Indian country has responded with anger, dismay and a degree of “we knew it all along” to a federal judicial-oversight panel’s revelations about hundreds of biased emails sent by Montana’s former chief district court judge, Richard Cebull.

RELATED: Racist Emails of Federal Judge; Why Native Advocates Want to See Them

Lita Pepion, Blackfeet, of Indian People’s Action, in Billings, Montana, called for the emails to be released in their entirety, not merely described in general terms. The federal courts hear many Native American matters because of the relationship of the tribal nations to the United States, according to Pepion: “We need to know exactly what was said. Actions of the federal judiciary have an immediate and personal effect on Native communities. We already know Native men and women are very much over-represented in federal prison population. And that means children growing up without their parents, and families sentenced to a life of poverty. Bias destroys our communities.”

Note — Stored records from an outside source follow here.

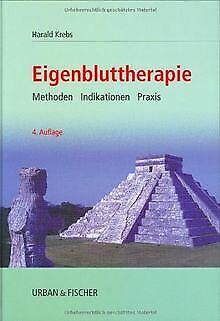 Eigenbluttherapie: Methoden Indikationen Praxis von Kreb... | Buch | Zustand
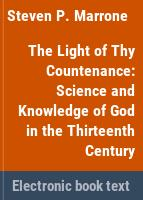 The light of Thy countenance : science and knowledge of God in the thirteenth century /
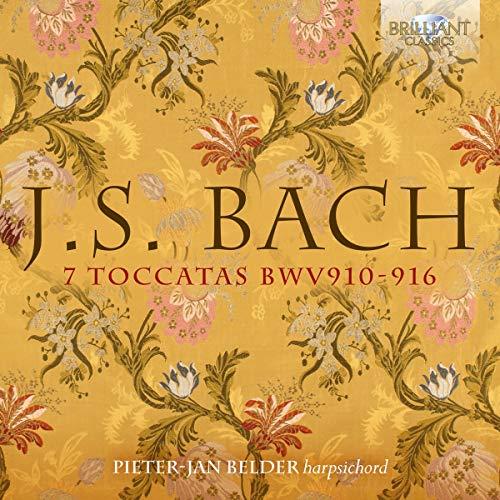 Bach : Toccatas pour clavecin, BWV 910-916. Belder.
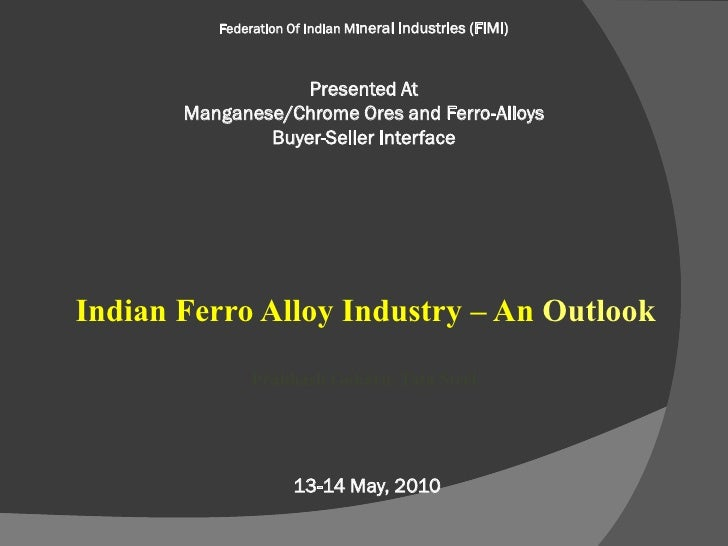 Federation Of Indian Mineral Industries (FIMI)                       Presented At        Manganese/Chrome Ores and Ferro-A...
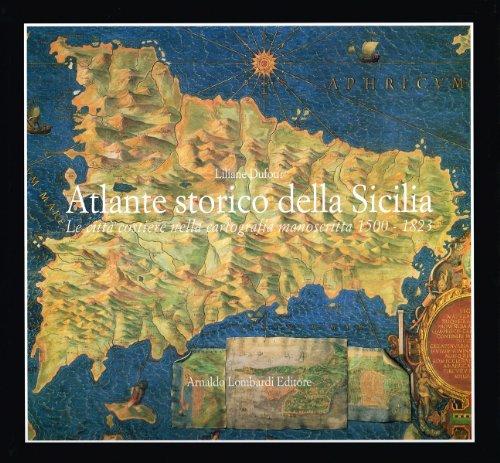 Atlante storico della Sicilia. Le città costiere nella cartografia manoscritta 1500-1823 par Liliane Dufour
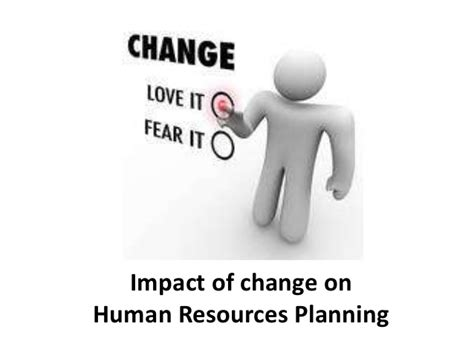 Planning And Change impact of change on human resources planning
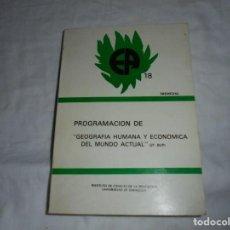 Libros de segunda mano: PROGRAMACION DE.GEOGRAFIA HUMANA Y ECONOMICA DEL MUNDO ACTUAL 2º DE B.U.P.GRUPO TREMEDAL 1982. Lote 198062687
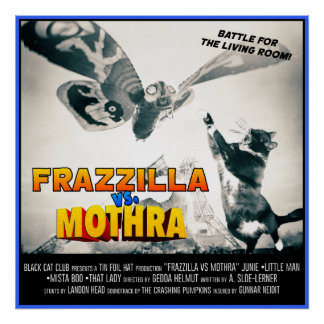 Frazzilla vs Moth! Monster Cat Poster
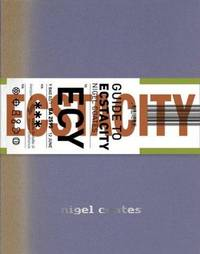 A Guide to Ecstacity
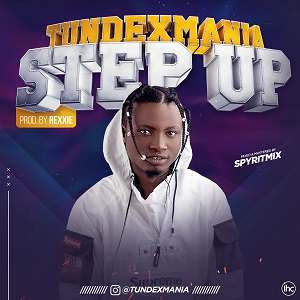 Download Music Mp3:- Tundexmania - Step Up (Prod  By Rexxie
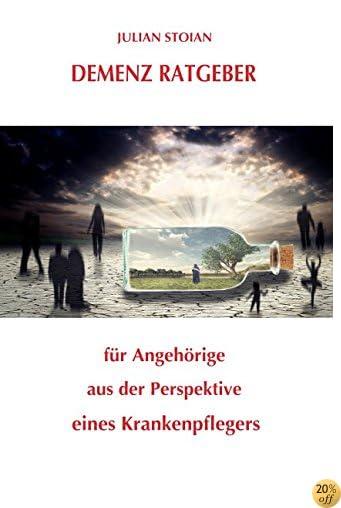 Demenz Ratgeber für Angehörige aus der Perspektive eines Krankenpflegers (German Edition)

Tom Rodgers, the Blackfeet president of Carlyle Consulting and whistleblower in the Jack Abramoff scandal, agreed, saying, “Only when we see the emails will we be able to begin restoring trust in the justice system.”

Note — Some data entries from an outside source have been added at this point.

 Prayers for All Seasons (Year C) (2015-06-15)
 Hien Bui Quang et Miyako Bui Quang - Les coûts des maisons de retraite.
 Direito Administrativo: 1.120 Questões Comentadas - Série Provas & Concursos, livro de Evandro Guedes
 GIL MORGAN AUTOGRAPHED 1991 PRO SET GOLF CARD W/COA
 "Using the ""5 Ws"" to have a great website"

Pepion also wanted to compare Cebull’s actions when dealing with similar allegations against Native and non-Native defendants. “We need to look at patterns in his treatment of civil matters, such as the Native voting-rights case he recently dismissed, Wandering Medicine v. McCulloch,” she said.

RELATED: Montana Native Voters Aren’t Equal-But That’s Not Enough, Says Judge

Judges from the Ninth Circuit Court of Appeals, who investigated the Cebull controversy, claimed they’d analyzed his decisions from the bench and found them to be in line with those of other federal judges. The Ninth Circuit is the federal court system for the nine westernmost states, including Montana.

Pepion did not find that reassuring. “In that case, we need to look at not just Cebull, but all federal judges, drilling down and comparing disposition of Native and non-Native cases of all types,” she said. She added that Indian People’s Action will submit a bill to the Montana legislature for such a study in that state.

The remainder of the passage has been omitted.